Anyway, it's pointless now, since he's going back to his home town soon. Way to go, Mr. C. So much for you learning English for me.

It wasn't long before the VP piped up with his, "Lee-juh. You anytime go home."

I think I'm almost ready for this camp, so after lunch, I did.

Ah. Now's a good time to drone on about how nice it is sometimes to be the foreign girl 'round these here parts. There are a lot of downsides to being a foreigner, but, here in the ROK at least and as a young white female, there are perks as well. God knows it's superficial, and quite awkward as a girl who's always been considered as and treated like (quite happily) one of the guys. But to have the best looking men in the group crowd around fighting to pour drinks, open doors, carry things....

I open doors. I carry things. I pour drinks....

I've always prided myself on being a gentleman, but these guys put me to shame. Mr. C won't let me make my own coffee, and last night on the bus the young PE teacher opened a bottle of water, held it out to me and said, "Ladies first." I said, no. You opened it -- you go first. He shrugged and acted as though he were about to take a drink, and then gave a big smile and held it out to me again: "No. Ladies first."

Me? A lady? Alright...

Then there was all the commotion last night as the other teachers looked on while I found my rightful place out of Mr. K's stewardship and into the company of my destiny, the handsome young PE teacher. He even dedicated his noraebang song on the bus to me and did a dance and everything. I merely mentioned in passing that I preferred the wine we had in the restaurant to the wine we were drinking on the bus. The PE teacher disappeared for a minute to the front of the bus and somehow magically returned with three bottles of the other kind. Then it was, "I kind of have to pee..." Disappeared again, only to have the bus pull over at a rest stop moments later.

Gold star treatment.

It's not a bad situation. Until you scratch the surface and find out there's not much underneath. And it took me a while to catch on that part of why Mr. K was hanging on so tightly at school was that there was some esteem for him in that with the other male teachers. I'm pretty curious to see how things will play out now that he won't be around anymore -- if the PE teachers really will take me into the fold, or if everything will just go back to normal and I'll sit quietly eating alone at lunch. Somehow I'm fairly certain the latter is the most likely. No one likes speaking English in front of everyone else, unless they're too drunk to care.

One thing I do have to say is that I'm not a fan of the habit of men snatching your cell phone out of your hand and then attempting to read the entire content and check the call records. Last night when the PE teacher did so, he mistook "Wan" for "Kwan" in the message logs, made a shocked face and pointed to Mr. K, saying, "Oh! He! Many messages...."

"No no no no...." I said, trying to explain that they weren't from Mr.

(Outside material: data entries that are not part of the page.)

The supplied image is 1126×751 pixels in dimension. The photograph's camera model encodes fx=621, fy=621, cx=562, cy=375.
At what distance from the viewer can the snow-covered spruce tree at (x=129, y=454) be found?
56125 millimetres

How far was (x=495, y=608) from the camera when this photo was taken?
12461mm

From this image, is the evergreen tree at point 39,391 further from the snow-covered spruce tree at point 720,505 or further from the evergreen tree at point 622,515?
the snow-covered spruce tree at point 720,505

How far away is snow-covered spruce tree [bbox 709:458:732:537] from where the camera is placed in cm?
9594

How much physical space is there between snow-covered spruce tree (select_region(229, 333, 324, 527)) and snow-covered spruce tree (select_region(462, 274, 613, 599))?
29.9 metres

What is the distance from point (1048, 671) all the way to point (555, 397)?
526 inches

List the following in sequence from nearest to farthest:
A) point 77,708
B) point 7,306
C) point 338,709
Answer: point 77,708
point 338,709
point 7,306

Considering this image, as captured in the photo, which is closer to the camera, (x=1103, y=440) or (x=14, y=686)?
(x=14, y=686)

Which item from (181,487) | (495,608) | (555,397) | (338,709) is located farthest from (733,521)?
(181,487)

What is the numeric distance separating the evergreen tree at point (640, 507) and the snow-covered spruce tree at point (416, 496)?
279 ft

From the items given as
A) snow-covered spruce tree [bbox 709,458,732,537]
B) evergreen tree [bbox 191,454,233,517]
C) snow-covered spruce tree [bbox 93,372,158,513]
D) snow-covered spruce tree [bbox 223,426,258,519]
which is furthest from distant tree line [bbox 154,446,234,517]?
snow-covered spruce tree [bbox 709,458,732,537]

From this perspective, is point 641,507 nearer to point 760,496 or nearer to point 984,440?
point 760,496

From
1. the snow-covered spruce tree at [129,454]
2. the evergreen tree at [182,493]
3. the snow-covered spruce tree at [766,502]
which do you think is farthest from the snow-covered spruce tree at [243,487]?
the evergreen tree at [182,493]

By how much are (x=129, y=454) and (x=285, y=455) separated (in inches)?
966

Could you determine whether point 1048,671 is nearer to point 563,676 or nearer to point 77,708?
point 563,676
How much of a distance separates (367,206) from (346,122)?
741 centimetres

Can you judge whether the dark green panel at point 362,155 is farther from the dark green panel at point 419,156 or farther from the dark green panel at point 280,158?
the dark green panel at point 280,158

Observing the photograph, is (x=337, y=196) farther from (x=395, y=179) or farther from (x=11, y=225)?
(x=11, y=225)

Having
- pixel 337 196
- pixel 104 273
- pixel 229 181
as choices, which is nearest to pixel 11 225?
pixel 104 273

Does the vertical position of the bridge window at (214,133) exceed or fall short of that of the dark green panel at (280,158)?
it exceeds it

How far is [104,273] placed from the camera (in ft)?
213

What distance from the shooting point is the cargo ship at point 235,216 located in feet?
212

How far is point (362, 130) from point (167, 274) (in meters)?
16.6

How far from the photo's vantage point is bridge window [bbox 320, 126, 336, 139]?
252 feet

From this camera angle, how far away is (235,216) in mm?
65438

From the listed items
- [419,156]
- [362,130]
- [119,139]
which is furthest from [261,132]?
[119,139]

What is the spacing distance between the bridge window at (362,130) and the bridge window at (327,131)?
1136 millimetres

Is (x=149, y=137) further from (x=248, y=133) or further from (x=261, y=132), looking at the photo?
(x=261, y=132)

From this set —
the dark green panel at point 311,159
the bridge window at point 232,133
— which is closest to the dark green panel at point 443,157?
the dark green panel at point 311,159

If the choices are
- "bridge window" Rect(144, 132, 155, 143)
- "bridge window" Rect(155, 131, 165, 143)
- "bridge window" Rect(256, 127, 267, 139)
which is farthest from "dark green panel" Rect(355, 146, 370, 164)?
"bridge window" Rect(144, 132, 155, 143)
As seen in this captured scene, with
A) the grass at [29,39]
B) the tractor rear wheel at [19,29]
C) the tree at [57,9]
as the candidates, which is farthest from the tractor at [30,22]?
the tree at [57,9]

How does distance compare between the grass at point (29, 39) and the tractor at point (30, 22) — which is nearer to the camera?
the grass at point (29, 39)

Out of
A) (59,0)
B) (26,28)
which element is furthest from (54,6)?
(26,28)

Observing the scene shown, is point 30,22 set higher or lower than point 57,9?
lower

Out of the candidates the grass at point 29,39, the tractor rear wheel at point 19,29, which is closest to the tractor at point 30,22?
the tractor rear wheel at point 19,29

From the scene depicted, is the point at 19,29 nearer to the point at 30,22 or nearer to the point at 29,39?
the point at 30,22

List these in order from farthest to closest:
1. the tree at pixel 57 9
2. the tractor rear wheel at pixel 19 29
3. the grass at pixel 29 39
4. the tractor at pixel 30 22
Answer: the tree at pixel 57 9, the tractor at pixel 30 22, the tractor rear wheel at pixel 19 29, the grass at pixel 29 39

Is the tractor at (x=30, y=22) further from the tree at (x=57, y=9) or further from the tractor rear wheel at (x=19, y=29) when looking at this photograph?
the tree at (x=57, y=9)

K. And there aren't that many of them -- it just looks like there are, since Wan's basically the only person I contact with the phone.

He thought the "no no no no" was a chastisement for reading the logs and got embarrassed, turning his face away and saying, "Oh, sorry. I'm very sorry."

He's got this fucking baby face -- it does my head in. I couldn't stop thinking of my students at times while we were talking last night. And particularly at that moment, I was expecting, "I'm very sorry, Teacher." He assumed the same posture and facial expression they do when I'm getting on to them.

He's four years older than me, just to clarify. He's just go these big, innocent eyes.

Anyway, the point is, all of the expat men who love to drone on and on about what rough and tumble, misogynistic wife-beaters Korean men are can shove it. I'm sure they exist. They fucking well exist back home, and there are bad apples in any good sized bushel. But I don't want to fucking hear it. These same tortured, bitter assholes also like to drone on about how "whipped" Korean men are at the same time -- how they cow tow to their girlfriends' every wish and carry their bags. Fuck you. You don't get to have it both ways. And maybe if you would have treated the women back home with a little kindness and respect, you wouldn't be here chasing the fucking disgusting myth that Asian women are naturally submissive and getting your asses kicked by the reality that they won't put up with your shit either.

End rant.

Anyway, the point is, I'm enjoying my meaningless single mingling, even if there are tinges of wife-hunting and an abundance of superficiality around the edges. I've fought hard in life to be treated like one of the guys -- it affects every aspect of my presentation, and I've done well there. But it's nice to have that completely ignored sometimes and, for reasons completely unknown to me, be treated with complete chivalry.